Reader commentary is encouraged, with letters to be submitted to the
Scuttlebutt editor, aka, ‘The Curmudgeon’. Letters selected for publication
must include the writer's name, and be no longer than 250 words (letter
might be edited for clarity or simplicity). You only get one letter per
subject, and save your bashing and personal attacks for elsewhere. As an
alternative, a more open environment for discussion is available on the
Scuttlebutt Forum.

-- To submit a Letter:
-- To post on the Forum:

* From Peter O. Allen, Rochester, NY: (re, story in #2699) It seems likely
that, along with a loss of all common sense, the skipper of Stand By also
experienced a loss of the wind and thus control as he sailed into the wind
shadow of Maltese Falcon.
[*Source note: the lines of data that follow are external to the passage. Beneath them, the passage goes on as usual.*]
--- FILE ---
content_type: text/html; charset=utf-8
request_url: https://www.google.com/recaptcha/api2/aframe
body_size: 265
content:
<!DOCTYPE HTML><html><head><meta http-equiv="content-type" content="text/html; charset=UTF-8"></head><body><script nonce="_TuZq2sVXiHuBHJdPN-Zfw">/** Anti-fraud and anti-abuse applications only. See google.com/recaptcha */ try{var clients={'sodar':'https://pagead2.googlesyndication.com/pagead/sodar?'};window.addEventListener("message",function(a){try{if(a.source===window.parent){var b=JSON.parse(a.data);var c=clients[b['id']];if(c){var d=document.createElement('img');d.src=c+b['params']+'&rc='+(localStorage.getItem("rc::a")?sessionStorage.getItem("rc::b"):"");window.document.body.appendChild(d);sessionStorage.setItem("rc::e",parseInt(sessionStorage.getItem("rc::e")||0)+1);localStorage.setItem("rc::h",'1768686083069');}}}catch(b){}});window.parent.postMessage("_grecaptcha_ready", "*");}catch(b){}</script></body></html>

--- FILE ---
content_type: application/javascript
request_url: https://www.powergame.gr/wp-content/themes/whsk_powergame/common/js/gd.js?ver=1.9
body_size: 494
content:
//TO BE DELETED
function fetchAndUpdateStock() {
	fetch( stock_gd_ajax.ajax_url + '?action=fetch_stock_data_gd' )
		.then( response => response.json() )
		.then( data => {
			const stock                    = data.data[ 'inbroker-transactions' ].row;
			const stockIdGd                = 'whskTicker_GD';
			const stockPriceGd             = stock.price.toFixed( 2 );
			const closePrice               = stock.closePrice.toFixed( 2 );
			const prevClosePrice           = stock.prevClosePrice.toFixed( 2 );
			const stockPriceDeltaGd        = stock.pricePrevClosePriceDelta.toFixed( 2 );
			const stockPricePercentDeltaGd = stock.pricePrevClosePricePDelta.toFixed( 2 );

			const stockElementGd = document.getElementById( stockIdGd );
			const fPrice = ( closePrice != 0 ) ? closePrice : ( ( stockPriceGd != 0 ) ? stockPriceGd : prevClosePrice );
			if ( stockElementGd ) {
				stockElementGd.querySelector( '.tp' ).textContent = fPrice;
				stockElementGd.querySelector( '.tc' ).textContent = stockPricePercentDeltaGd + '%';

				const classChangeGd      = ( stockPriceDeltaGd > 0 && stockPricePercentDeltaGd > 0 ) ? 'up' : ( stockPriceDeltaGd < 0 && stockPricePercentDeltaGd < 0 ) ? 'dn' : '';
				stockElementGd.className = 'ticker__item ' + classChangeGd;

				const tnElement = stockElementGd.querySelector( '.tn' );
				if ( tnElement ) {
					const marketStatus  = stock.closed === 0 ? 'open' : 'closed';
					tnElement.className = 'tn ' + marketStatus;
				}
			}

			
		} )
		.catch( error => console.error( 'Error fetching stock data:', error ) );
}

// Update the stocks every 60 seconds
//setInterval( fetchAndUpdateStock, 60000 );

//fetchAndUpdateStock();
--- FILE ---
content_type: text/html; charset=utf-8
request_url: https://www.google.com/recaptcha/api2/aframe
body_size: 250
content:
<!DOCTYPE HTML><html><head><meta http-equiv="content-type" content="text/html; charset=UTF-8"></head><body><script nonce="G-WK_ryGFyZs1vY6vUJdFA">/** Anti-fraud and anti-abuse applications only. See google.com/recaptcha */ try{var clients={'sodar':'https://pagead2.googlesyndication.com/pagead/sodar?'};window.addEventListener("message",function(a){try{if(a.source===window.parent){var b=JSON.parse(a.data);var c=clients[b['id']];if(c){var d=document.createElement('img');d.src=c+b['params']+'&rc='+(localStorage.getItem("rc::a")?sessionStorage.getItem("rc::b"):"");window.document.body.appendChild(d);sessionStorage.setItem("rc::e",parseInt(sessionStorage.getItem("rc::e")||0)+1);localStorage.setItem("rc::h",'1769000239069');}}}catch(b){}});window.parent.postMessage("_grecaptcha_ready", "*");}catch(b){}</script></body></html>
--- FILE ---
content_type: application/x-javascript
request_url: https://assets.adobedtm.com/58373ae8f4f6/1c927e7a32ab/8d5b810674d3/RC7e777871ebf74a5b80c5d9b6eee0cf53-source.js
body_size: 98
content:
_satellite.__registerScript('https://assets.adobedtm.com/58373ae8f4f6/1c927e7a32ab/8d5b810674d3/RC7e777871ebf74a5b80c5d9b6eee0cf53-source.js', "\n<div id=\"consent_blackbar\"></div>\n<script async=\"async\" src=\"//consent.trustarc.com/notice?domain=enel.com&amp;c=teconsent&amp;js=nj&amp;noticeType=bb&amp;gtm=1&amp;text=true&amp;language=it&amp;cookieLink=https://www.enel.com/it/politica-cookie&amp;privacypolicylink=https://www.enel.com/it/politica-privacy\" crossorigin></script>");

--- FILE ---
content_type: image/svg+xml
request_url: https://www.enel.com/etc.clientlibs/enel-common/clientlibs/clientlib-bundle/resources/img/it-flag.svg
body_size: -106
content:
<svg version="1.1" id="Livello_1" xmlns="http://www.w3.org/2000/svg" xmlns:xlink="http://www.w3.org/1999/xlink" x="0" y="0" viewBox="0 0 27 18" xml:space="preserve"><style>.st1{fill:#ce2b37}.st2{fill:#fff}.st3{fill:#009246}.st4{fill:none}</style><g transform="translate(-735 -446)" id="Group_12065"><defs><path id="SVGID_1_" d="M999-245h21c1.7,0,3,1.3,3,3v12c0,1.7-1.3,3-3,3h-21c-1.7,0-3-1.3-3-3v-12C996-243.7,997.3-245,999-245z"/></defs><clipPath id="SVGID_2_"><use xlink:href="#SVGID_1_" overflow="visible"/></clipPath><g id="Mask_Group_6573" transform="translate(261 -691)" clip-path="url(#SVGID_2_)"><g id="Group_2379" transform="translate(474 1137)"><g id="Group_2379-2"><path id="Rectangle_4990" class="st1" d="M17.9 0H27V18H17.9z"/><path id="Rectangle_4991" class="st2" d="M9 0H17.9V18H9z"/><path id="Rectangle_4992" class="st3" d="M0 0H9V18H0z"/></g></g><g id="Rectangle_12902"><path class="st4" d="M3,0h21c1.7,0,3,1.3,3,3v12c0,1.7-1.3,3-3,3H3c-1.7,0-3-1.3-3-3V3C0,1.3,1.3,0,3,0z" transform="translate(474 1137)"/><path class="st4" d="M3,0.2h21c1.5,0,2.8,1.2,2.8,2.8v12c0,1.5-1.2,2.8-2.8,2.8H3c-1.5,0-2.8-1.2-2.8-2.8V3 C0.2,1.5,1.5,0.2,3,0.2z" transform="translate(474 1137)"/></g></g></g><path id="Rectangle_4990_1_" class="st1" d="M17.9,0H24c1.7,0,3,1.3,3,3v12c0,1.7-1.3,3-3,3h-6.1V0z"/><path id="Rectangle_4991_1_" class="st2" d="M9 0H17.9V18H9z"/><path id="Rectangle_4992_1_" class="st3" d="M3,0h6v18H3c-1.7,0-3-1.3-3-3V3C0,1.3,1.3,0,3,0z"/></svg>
It seems like an improbable way of getting to meet
Tom Perkins.

* From Matt Princing: (re, letter in #2700) I would emphatically second Todd
Hiller’s maverick nomination of Greg Fisher for Rolex Sailor of the Year.
Greg has historically been a top notch sailor in many classes including
J/22’s, Thistles and Lightning’s and has many major championships under his
belt including this year’s J/22 Worlds. Greg is a great example of who we
need in our sport, a great and approachable ambassador who is always willing
to give a hand.

* From Douglass Sisk: Congratulations on Scuttlebutt #2700. No double-zero
anniversaries should go unremarked. My math comes out so something greater
than ten years now that we've been enjoying the news (even if we're
sometimes distressed by it), gossip, discussion, and witty repartee in our
email boxes every weekday morning. Thank you for keeping us all informed.
Please keep up the good work.

Speed is life. Altitude is life insurance.